With the broad geographical coverage and wide range of metals and metalloids, this study was not designed to provide a detailed investigate, but rather to provide a starting point for countries where no data existed or without laboratory capacity. Various types of water from different geographical regions showed that distinctions are correlated to the concentration of certain metals and metalloids. Regarding water type, alkali metals and earth alkaline metals contributed most to the observed differences. In addition to those elements, Al, As, Cd, Co, Mo, Ni, Se, Ni, and U have been found to be correlated to the geographical origin of the water.

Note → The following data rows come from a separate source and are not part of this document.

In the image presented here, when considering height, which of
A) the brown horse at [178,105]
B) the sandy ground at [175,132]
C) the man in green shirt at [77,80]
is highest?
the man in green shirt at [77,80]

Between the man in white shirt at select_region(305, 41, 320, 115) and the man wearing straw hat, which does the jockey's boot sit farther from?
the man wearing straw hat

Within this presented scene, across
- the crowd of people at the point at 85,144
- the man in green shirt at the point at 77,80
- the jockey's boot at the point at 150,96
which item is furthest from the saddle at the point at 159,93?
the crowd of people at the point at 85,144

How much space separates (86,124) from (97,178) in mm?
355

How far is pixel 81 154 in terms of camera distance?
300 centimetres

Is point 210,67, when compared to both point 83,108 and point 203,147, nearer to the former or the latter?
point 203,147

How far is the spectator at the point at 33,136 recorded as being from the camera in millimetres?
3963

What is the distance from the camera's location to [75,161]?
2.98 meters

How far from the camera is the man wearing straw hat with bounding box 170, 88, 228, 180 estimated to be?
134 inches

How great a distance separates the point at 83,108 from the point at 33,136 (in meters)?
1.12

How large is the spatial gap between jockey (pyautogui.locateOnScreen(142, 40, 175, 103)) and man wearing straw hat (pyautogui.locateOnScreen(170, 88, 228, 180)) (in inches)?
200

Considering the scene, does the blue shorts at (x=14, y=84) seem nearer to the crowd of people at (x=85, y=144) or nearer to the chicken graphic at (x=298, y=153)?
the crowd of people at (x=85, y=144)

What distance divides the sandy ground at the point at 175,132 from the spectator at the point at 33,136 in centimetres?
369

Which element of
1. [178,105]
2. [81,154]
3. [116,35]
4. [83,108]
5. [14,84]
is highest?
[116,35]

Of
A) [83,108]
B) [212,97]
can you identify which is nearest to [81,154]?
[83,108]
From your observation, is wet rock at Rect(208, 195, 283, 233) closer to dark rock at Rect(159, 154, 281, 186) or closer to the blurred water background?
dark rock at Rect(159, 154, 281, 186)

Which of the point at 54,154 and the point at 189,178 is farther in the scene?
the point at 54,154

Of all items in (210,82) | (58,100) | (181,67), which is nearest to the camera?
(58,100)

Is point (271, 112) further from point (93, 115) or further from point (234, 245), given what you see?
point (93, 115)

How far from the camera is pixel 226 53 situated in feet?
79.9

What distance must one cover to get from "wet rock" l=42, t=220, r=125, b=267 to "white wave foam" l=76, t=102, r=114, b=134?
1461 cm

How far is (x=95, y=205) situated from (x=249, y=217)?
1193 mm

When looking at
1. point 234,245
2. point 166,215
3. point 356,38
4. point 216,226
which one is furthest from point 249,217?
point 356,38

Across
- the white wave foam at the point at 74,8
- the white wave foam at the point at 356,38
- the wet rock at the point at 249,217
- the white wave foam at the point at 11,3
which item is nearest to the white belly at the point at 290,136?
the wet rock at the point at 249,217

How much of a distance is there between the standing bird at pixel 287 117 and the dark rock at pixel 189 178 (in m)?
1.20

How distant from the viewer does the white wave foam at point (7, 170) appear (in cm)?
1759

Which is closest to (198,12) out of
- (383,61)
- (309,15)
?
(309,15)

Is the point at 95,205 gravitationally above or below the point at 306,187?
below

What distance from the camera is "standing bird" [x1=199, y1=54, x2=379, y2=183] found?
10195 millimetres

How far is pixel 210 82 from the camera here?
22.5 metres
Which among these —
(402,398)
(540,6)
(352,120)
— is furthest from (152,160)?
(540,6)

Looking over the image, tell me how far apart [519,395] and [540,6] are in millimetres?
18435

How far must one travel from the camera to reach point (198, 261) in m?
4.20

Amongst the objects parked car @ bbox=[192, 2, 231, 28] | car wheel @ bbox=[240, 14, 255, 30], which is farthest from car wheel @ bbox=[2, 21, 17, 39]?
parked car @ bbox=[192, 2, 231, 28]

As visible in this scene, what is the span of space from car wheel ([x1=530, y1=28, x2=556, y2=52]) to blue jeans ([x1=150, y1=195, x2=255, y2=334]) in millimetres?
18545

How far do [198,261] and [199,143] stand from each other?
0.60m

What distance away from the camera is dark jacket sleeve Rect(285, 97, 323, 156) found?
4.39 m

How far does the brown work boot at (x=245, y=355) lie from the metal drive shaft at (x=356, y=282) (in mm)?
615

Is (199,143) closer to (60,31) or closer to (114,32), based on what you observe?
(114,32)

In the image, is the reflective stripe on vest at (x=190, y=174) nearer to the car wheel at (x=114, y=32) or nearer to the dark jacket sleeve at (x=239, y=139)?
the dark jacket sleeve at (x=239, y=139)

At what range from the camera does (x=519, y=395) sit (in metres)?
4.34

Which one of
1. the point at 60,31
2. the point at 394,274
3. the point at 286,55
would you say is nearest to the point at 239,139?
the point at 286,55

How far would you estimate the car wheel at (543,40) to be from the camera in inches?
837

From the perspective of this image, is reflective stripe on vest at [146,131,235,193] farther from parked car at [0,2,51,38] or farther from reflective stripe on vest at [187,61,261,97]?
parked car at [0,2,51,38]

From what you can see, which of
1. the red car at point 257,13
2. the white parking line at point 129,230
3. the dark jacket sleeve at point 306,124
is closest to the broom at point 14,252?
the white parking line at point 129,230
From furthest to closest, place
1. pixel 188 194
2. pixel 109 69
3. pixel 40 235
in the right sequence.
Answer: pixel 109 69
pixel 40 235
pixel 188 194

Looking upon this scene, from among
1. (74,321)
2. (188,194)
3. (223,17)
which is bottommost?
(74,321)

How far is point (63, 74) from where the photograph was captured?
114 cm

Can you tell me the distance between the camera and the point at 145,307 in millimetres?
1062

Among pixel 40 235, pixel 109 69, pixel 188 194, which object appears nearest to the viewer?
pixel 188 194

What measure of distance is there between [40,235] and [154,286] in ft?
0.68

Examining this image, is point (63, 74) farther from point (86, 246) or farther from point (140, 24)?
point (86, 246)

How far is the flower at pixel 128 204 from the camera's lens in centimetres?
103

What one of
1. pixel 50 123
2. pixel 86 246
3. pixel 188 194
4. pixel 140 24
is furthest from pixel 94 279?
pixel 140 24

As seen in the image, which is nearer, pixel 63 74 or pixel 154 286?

Thus, a smaller number of analytes is sufficient to draw conclusions regarding water type and provenience, resulting in reduced analysis and data evaluation time. This preliminary study should be continued by increasing the number of sampling sites around the world and focusing on different water types. Sampling the same sites over years might show annual or even seasonal differences, which may provide insight into the consequences of climate change. The concentrations of metals and metalloids in surface waters might be a measurable indicator for global warming effects. Since such impact needs to be proven, enlarging the investigation is limited by variations in scale and lack of knowledge of local contamination backgrounds. Further local sources and single events make interpretation of data even more complex and might lead to misleading correlations and missing causation.